Start QUOTED PASSAGE

Without disclosing specific details regarding the nature or scope of upgrades to be supported by the financing, the company said Rotterdam's upgrading program would integrate the refinery with Gunvor's existing European refinery network, which includes the 110,000-b/d refinery in Antwerp, Belgium, and the 107,500-b/d refinery in Ingolstadt, Germany.

The company did not reveal a timeline for when it would complete the upgrades at Rotterdam.

Gunvor completed its purchase of the Rotterdam refinery and distribution network from Kuwait Petroleum International Ltd. earlier this year as part of an ongoing strategy to integrate and optimize its refining assets (OGJ Online, Feb. 2, 2016).

Located at the Port of Rotterdam, the GPR refinery includes several crude oil processing units, a gasoline production plant, a lube oil plant, and extensive distribution center and tank terminal, which provide direct access to international waterways for transport of finished and intermediate products to markets within and beyond Europe.

Fire shuts hydrocracker at Motiva's Convent refinery

Houston-based Motiva Enterprises LLC is investigating a fire that broke out in a processing unit at its 227,000-b/cd Convent refinery in St. James Parish, La.

The fire, which occurred at about 10:50 a.m. on Aug. 11 in the refinery's resid hydrocracker, or H-Oil unit, was contained and extinguished by emergency response teams, with no injuries or off-site impacts occurring as a result of the incident, Motiva said.

End QUOTED PASSAGE
Start GIVEN INFORMATION

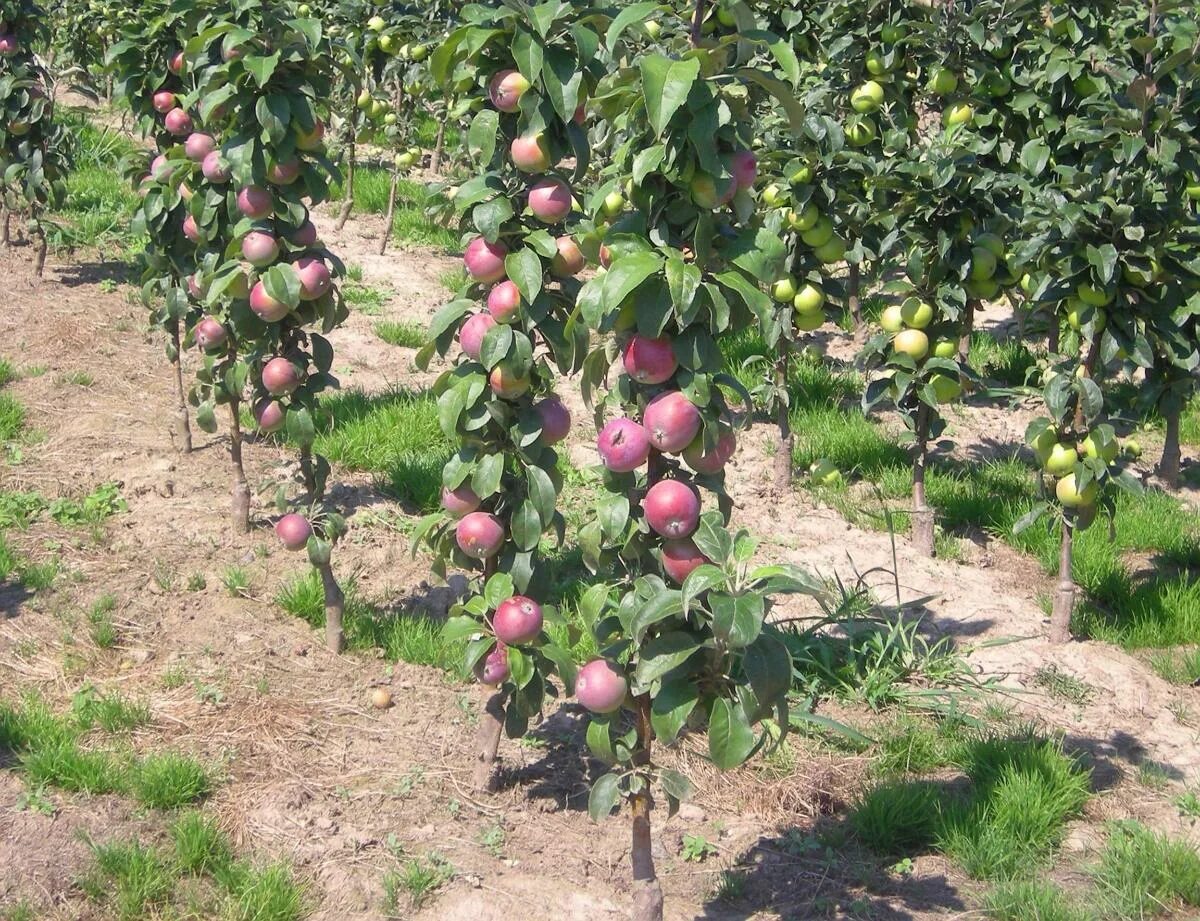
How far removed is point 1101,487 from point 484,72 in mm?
2665

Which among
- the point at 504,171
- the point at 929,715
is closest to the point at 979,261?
the point at 929,715

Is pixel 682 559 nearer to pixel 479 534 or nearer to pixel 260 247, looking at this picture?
pixel 479 534

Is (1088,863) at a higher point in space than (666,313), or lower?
lower

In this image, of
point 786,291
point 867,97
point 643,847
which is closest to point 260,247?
A: point 643,847

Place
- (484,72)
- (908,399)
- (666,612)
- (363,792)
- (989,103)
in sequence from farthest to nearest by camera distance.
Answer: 1. (989,103)
2. (908,399)
3. (363,792)
4. (484,72)
5. (666,612)

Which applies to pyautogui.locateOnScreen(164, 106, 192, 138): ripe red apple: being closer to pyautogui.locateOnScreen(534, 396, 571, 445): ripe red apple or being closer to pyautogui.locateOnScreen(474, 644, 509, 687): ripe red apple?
pyautogui.locateOnScreen(534, 396, 571, 445): ripe red apple

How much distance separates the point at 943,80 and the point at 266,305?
3.74 m

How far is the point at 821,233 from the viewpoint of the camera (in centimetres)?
493

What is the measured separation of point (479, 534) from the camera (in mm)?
3230

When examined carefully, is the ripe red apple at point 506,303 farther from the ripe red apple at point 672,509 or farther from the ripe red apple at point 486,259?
the ripe red apple at point 672,509

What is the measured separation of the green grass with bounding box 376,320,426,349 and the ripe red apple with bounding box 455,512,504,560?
357cm

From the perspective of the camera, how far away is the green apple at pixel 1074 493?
164 inches

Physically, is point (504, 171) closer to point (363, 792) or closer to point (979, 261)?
point (363, 792)

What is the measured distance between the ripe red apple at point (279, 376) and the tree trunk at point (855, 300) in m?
3.79
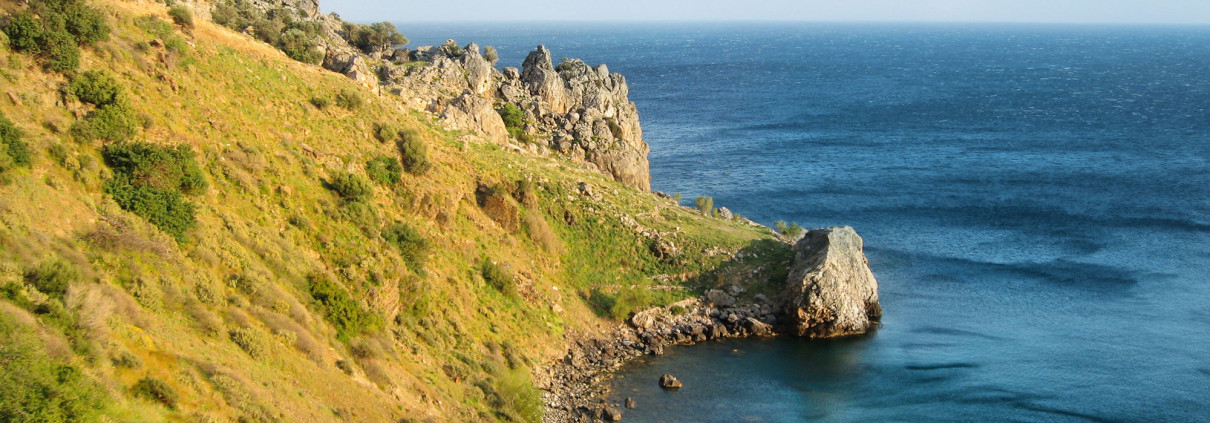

End GIVEN INFORMATION

#### [PROBLEM REQUIREMENTS]
Reproduce the part of the refinery news excerpt above between "The company did" and "James Parish, La.", inclusive.

#### [EXERCISE SOLUTION]
The company did not reveal a timeline for when it would complete the upgrades at Rotterdam.

Gunvor completed its purchase of the Rotterdam refinery and distribution network from Kuwait Petroleum International Ltd. earlier this year as part of an ongoing strategy to integrate and optimize its refining assets (OGJ Online, Feb. 2, 2016).

Located at the Port of Rotterdam, the GPR refinery includes several crude oil processing units, a gasoline production plant, a lube oil plant, and extensive distribution center and tank terminal, which provide direct access to international waterways for transport of finished and intermediate products to markets within and beyond Europe.

Fire shuts hydrocracker at Motiva's Convent refinery

Houston-based Motiva Enterprises LLC is investigating a fire that broke out in a processing unit at its 227,000-b/cd Convent refinery in St. James Parish, La.